Target Corp. posted mediocre fourth-quarter earnings Tuesday but turned its efforts toward jazzing up spring offerings and keeping a lid on expenses as it tries to ride out the economic woes that have kept shoppers out of its stores.
Like other grocers, it's also increasing food prices, hoping to pass on some of its higher costs to consumers. But President Gregg Steinhafel said in a conference call with analysts that he'll see how that shakes out in the next 60 to 90 days, as the company maintains its commitment to match rival Wal-Mart Stores on most prices.
Target's quarterly sales growth at stores open for a year or longer grew 0.2 percent, marking the first time in more than three years that the company has failed to outperform Wal-Mart.
In the past, Target has been able to bank on its image as a trend-setter for people on tight budgets. The company said it intends to keep looking for ways to wow customers, even as discretionary spending has ebbed to a near-trickle for the hard-hit middle class.
On Sunday, it will launch the latest Go International offerings from emerging designers Milla Jovavich and Carmen Hawk.

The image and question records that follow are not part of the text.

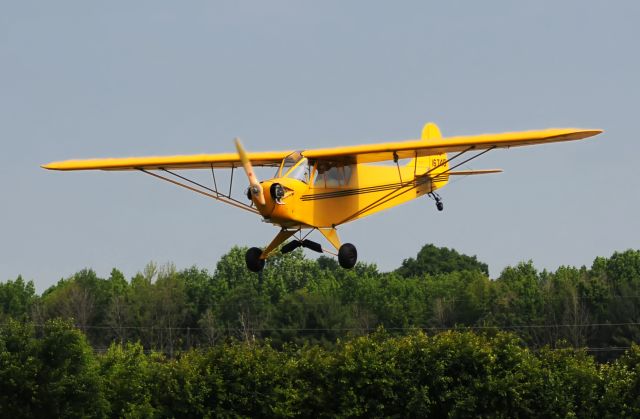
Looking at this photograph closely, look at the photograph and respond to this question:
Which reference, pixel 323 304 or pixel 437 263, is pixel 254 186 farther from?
pixel 437 263

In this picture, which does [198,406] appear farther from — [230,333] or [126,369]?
[230,333]

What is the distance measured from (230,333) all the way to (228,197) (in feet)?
340

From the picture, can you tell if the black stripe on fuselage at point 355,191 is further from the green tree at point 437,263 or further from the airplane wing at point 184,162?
the green tree at point 437,263

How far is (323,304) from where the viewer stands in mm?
134000

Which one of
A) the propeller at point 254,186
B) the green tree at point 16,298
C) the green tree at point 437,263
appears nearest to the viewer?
the propeller at point 254,186

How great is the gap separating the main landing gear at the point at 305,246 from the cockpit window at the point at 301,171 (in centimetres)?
140

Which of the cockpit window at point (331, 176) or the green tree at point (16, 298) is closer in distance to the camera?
the cockpit window at point (331, 176)

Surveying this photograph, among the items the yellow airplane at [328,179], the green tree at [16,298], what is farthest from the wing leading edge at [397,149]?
the green tree at [16,298]

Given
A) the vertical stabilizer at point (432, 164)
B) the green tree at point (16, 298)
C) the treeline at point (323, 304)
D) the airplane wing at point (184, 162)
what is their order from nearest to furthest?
the airplane wing at point (184, 162)
the vertical stabilizer at point (432, 164)
the treeline at point (323, 304)
the green tree at point (16, 298)

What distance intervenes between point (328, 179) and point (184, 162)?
232 inches

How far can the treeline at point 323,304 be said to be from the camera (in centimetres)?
13100

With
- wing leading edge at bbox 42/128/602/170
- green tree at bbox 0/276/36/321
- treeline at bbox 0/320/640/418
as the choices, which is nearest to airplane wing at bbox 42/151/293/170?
wing leading edge at bbox 42/128/602/170

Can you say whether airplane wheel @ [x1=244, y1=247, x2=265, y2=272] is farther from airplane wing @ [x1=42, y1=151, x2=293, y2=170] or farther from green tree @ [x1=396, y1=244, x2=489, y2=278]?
green tree @ [x1=396, y1=244, x2=489, y2=278]

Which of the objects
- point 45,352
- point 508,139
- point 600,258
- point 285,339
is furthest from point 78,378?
point 600,258
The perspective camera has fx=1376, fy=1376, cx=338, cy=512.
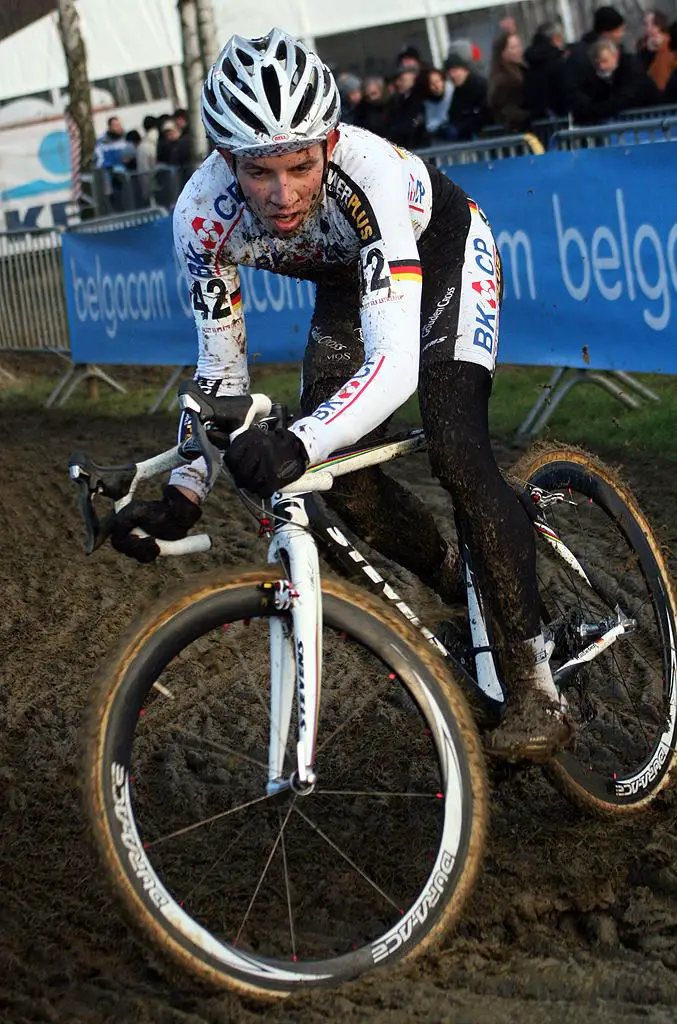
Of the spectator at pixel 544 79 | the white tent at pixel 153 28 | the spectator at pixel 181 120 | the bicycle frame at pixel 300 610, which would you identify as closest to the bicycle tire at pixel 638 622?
the bicycle frame at pixel 300 610

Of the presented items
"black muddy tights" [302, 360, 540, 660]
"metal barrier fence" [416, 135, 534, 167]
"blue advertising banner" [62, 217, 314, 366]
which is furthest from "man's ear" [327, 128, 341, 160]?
"blue advertising banner" [62, 217, 314, 366]

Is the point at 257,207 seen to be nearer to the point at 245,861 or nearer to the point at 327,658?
the point at 327,658

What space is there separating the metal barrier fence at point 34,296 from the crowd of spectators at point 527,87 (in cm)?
404

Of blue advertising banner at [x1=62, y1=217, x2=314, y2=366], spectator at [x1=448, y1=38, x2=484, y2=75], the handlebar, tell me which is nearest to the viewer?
the handlebar

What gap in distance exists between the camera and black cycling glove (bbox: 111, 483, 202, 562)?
11.4 feet

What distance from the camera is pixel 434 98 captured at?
1570 centimetres

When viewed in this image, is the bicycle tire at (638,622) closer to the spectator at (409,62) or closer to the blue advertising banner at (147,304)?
the blue advertising banner at (147,304)

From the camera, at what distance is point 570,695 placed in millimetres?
4520

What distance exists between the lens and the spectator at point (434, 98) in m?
15.6

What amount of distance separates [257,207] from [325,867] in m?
1.91

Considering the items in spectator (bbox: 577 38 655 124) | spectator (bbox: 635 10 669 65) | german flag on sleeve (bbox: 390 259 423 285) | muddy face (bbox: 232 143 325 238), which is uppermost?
spectator (bbox: 635 10 669 65)

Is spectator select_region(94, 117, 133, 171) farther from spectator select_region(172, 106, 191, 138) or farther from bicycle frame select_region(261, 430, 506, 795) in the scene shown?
bicycle frame select_region(261, 430, 506, 795)

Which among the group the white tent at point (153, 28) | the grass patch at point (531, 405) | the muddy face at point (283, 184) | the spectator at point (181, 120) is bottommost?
the grass patch at point (531, 405)

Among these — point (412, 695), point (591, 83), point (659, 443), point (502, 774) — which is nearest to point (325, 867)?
point (502, 774)
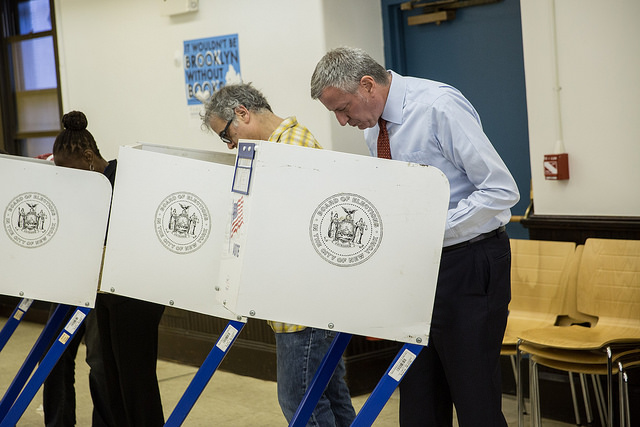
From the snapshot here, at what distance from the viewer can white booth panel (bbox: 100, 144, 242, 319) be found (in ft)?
8.00

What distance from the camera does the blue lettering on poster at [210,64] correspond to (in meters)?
4.80

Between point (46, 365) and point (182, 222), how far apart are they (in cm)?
81

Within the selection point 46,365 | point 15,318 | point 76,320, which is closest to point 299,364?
point 76,320

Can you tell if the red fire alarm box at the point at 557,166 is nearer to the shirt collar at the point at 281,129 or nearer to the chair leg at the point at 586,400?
the chair leg at the point at 586,400

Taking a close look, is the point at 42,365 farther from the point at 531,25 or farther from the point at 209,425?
the point at 531,25

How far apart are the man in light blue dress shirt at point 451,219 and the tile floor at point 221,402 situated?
1.72m

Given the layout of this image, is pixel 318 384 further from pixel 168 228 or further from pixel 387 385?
pixel 168 228

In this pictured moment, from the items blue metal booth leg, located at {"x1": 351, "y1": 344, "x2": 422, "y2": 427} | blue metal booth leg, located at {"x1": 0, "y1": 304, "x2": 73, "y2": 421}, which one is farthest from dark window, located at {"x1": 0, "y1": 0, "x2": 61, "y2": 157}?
blue metal booth leg, located at {"x1": 351, "y1": 344, "x2": 422, "y2": 427}

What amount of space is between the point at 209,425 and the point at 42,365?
1.39m

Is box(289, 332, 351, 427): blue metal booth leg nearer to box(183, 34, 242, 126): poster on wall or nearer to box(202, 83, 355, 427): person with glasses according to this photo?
box(202, 83, 355, 427): person with glasses

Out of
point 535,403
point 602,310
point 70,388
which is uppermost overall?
point 602,310

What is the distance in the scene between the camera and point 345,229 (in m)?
1.94

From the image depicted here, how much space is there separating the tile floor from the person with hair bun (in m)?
0.97

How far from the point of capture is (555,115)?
378cm
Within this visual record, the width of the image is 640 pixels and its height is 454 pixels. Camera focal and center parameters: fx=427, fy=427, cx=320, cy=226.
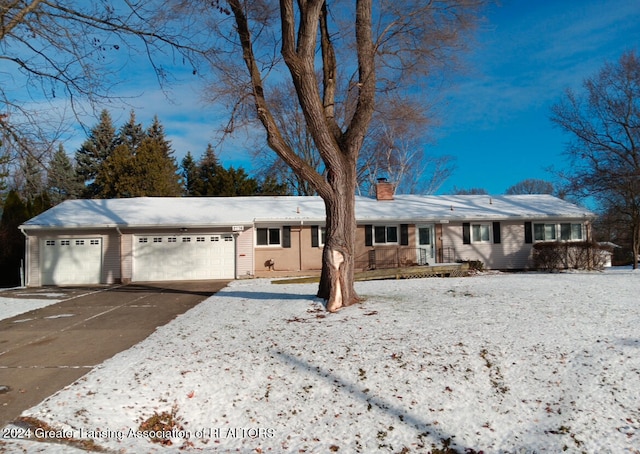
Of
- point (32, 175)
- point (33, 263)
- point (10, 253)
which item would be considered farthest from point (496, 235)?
point (10, 253)

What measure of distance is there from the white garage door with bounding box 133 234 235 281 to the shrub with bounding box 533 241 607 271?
509 inches

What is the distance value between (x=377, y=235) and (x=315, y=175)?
10.9 metres

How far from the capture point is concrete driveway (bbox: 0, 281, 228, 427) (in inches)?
208

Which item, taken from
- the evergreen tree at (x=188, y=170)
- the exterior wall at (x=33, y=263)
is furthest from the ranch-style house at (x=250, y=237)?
the evergreen tree at (x=188, y=170)

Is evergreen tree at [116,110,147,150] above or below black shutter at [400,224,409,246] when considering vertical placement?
above

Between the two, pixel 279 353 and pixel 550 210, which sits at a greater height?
pixel 550 210

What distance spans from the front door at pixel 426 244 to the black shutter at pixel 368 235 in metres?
2.20

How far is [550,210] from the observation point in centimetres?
2027

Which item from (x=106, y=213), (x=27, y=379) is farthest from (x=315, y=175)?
(x=106, y=213)

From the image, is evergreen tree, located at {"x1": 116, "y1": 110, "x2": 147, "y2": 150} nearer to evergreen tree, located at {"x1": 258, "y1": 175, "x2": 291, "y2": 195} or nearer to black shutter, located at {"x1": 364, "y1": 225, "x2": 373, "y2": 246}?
evergreen tree, located at {"x1": 258, "y1": 175, "x2": 291, "y2": 195}

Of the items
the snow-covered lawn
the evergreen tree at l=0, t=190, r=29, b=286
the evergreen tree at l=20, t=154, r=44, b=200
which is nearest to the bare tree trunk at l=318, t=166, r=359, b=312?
the snow-covered lawn

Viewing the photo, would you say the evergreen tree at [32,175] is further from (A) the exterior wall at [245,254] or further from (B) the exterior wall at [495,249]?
(B) the exterior wall at [495,249]

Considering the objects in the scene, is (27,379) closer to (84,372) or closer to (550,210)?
(84,372)

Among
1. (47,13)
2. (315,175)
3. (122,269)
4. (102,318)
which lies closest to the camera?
(47,13)
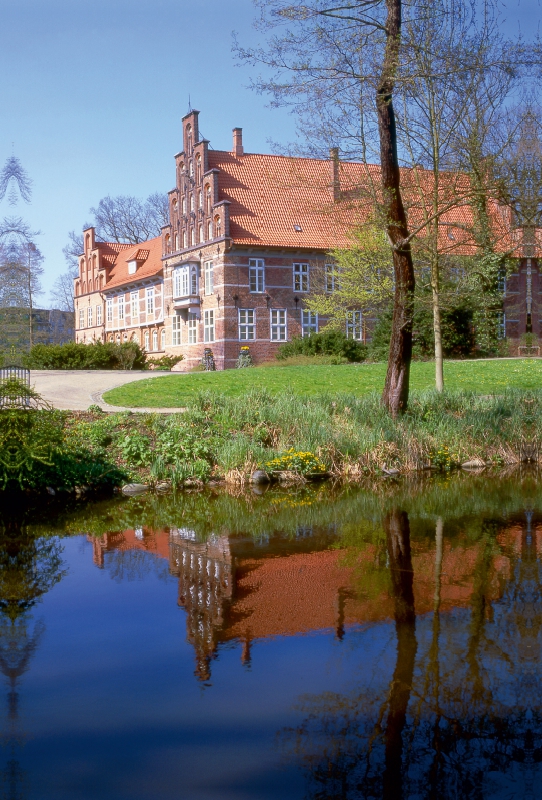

A line of organic cosmetics is in the works, and on March 23, a new line of jewelry by Justin Giunta will be launched.
"They don't want to go too far out on a limb with discretionary product categories like apparel or home furnishings," said Stephanie Hoff, an analyst with Edward Jones in New York. "In a recessionary environment, they could get stuck with a lot of excess inventory if they made too many big bets in areas like that."
Target reported an 8.1 percent decline in fourth-quarter profits, as sales skidded on high-margin goods such as home furnishings and clothing. For the quarter ended Feb. 2, the Minneapolis-based retailer reported net income of $1.03 billion, or $1.23 a share, down from $1.12 billion, or $1.29 a share a year ago. Sales increased 0.8 percent to $19.8 billion in the quarter.
Earnings for the fiscal year increased 4 percent to $5.27 billion, or $3.33 per share, on a 6.5 percent revenue gain to $63.37 billion, helped by new-store expansion and revenue from credit-card operations.